Compute the TF-IDF matrix for three wireless paper abstracts using scikit-learn. Find the most important term in each document.

ex-sp-ch34-03

Easy

Use the transformers library to tokenize the sentence "5G NR MIMO-OFDM beamforming" with GPT-2's tokenizer. Print the tokens and their IDs.

ex-sp-ch34-04

Easy

Create a nn.Embedding layer with vocabulary size 1000 and dimension 64. Verify that looking up token 42 returns the same result as multiplying the embedding matrix by the one-hot vector.

ex-sp-ch34-05

Easy

Compute cosine similarity between three pairs of words using pre-trained GloVe embeddings via torchtext.

ex-sp-ch34-06

Medium

Implement BPE training from scratch. Start with character-level tokens and perform 20 merges on a small corpus of 5 sentences. Show the vocabulary after each merge.

ex-sp-ch34-07

Medium

Train a Word2Vec skip-gram model with negative sampling on a corpus of 100 wireless paper titles. Visualize the learned embeddings with PCA.

ex-sp-ch34-08

Medium

Build a bigram language model from a corpus. Implement Laplace smoothing and compute perplexity on a held-out test set.

ex-sp-ch34-09

Medium

Implement scaled dot-product attention from scratch in PyTorch. Verify your implementation matches nn.MultiheadAttention on random inputs.

ex-sp-ch34-10

Medium

Build a simple RNN language model and train it on Shakespeare text.

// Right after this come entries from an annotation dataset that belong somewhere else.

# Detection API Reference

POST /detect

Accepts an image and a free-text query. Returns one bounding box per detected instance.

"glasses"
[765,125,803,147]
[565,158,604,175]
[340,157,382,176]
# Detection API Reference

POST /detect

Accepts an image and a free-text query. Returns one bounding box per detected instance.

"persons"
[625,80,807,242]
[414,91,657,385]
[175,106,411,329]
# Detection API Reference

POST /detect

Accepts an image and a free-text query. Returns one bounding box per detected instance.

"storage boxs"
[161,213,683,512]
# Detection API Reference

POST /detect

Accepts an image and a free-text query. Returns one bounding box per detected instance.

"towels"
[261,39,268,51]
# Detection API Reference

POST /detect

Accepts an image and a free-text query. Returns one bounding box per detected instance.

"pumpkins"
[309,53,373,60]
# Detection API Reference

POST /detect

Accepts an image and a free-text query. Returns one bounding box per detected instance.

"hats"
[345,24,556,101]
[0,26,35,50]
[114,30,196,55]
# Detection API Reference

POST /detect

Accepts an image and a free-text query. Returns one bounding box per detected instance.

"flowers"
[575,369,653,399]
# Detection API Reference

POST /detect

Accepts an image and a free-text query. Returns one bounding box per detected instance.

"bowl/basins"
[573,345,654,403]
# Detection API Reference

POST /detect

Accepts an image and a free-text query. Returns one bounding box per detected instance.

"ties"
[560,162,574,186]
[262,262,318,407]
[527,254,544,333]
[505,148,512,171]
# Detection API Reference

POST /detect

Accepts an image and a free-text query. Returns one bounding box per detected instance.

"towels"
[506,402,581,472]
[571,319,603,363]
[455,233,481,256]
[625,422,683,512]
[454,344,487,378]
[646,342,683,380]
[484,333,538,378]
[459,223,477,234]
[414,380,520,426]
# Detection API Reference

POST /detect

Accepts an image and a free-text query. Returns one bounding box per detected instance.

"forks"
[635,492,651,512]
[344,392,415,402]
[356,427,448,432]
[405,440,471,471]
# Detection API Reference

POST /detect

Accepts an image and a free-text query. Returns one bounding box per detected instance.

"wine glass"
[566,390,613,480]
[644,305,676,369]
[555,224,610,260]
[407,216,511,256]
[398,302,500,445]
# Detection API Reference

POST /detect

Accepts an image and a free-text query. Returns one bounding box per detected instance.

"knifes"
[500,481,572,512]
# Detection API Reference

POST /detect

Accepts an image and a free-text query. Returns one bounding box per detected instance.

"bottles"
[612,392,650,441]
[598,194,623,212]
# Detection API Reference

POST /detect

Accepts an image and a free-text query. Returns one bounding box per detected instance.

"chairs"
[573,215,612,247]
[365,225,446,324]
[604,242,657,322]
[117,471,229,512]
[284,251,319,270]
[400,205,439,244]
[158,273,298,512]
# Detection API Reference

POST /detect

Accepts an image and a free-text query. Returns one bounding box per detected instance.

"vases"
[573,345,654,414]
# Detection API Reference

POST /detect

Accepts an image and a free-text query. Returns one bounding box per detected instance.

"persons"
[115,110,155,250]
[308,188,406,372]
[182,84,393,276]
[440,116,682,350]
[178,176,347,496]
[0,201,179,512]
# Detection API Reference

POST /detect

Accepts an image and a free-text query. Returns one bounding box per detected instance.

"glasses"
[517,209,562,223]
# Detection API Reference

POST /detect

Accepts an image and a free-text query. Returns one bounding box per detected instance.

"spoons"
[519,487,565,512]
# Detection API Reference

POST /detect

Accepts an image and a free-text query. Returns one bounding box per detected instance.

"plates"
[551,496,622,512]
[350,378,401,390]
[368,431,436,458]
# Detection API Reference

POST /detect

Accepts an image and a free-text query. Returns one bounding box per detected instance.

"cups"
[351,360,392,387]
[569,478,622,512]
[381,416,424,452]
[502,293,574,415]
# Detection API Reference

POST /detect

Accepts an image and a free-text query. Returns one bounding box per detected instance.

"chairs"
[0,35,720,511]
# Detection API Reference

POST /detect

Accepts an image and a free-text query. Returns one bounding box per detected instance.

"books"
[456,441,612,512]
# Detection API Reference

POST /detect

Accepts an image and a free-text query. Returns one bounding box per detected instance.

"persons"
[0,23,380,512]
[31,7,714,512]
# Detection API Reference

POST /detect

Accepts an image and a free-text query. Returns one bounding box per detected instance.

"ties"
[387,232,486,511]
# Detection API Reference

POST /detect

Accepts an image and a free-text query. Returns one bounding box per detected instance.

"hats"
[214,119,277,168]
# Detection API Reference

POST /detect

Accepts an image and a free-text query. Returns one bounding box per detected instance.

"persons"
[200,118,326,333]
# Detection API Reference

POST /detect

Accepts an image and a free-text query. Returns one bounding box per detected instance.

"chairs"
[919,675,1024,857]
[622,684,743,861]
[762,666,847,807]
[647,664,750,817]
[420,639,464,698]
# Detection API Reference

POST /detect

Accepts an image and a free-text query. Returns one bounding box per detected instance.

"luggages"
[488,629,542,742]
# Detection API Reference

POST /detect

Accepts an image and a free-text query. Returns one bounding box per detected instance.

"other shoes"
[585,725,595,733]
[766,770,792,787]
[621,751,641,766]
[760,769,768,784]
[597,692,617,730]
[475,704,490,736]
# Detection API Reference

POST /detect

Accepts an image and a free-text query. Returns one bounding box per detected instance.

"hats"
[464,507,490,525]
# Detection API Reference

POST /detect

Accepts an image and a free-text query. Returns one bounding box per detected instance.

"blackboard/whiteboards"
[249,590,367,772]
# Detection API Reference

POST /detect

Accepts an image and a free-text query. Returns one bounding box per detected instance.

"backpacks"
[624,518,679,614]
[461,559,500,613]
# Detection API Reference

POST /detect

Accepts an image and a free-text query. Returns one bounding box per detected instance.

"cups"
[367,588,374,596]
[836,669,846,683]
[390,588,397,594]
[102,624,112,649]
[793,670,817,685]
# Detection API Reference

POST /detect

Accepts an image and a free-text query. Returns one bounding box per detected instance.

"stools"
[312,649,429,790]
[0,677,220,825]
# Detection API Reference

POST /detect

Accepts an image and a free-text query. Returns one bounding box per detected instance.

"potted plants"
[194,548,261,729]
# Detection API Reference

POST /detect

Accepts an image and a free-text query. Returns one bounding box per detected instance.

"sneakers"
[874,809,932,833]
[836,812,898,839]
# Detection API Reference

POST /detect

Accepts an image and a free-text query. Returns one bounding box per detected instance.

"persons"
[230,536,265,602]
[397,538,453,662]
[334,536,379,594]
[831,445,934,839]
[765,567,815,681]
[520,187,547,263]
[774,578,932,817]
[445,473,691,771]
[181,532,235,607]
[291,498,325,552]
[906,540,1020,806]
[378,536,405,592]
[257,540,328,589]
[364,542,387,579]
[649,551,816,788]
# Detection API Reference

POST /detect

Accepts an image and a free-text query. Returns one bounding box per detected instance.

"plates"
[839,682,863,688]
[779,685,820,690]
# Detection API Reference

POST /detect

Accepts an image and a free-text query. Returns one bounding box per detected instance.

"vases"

Generate 100 characters of text using temperature sampling.

ex-sp-ch34-11

Medium

Implement positional encoding (sinusoidal) and show that it produces unique position representations. Plot the encoding matrix as a heatmap.

ex-sp-ch34-12

Hard

Implement a complete transformer decoder block (self-attention + FFN + residual connections + layer norm) and train it as a character-level language model on a wireless textbook excerpt.

ex-sp-ch34-13

Hard

Train Word2Vec on a corpus of 3GPP specification abstracts and evaluate on a custom analogy test set (e.g., "UE is to downlink as gNB is to ___").

ex-sp-ch34-14

Hard

Implement multi-head attention from scratch (not using nn.MultiheadAttention). Show that splitting into heads and concatenating produces different attention patterns per head.

ex-sp-ch34-15

Hard

Build a retrieval system using sentence embeddings: encode paper abstracts with a pre-trained model, store in a vector database (FAISS), and query with natural language.

ex-sp-ch34-16

Hard

Implement the GloVe training objective from scratch using PyTorch. Train on a co-occurrence matrix built from a small corpus and compare the resulting embeddings with Word2Vec embeddings.

ex-sp-ch34-17

Challenge

Build a domain-specific BPE tokenizer for wireless communications. Train on 3GPP specs and IEEE papers. Compare token efficiency (tokens per document) against GPT-2's general-purpose tokenizer.

ex-sp-ch34-18

Challenge

Implement Flash Attention (the tiling algorithm) from scratch in Python/NumPy. Benchmark memory usage against standard attention for sequences of length 1024, 2048, and 4096.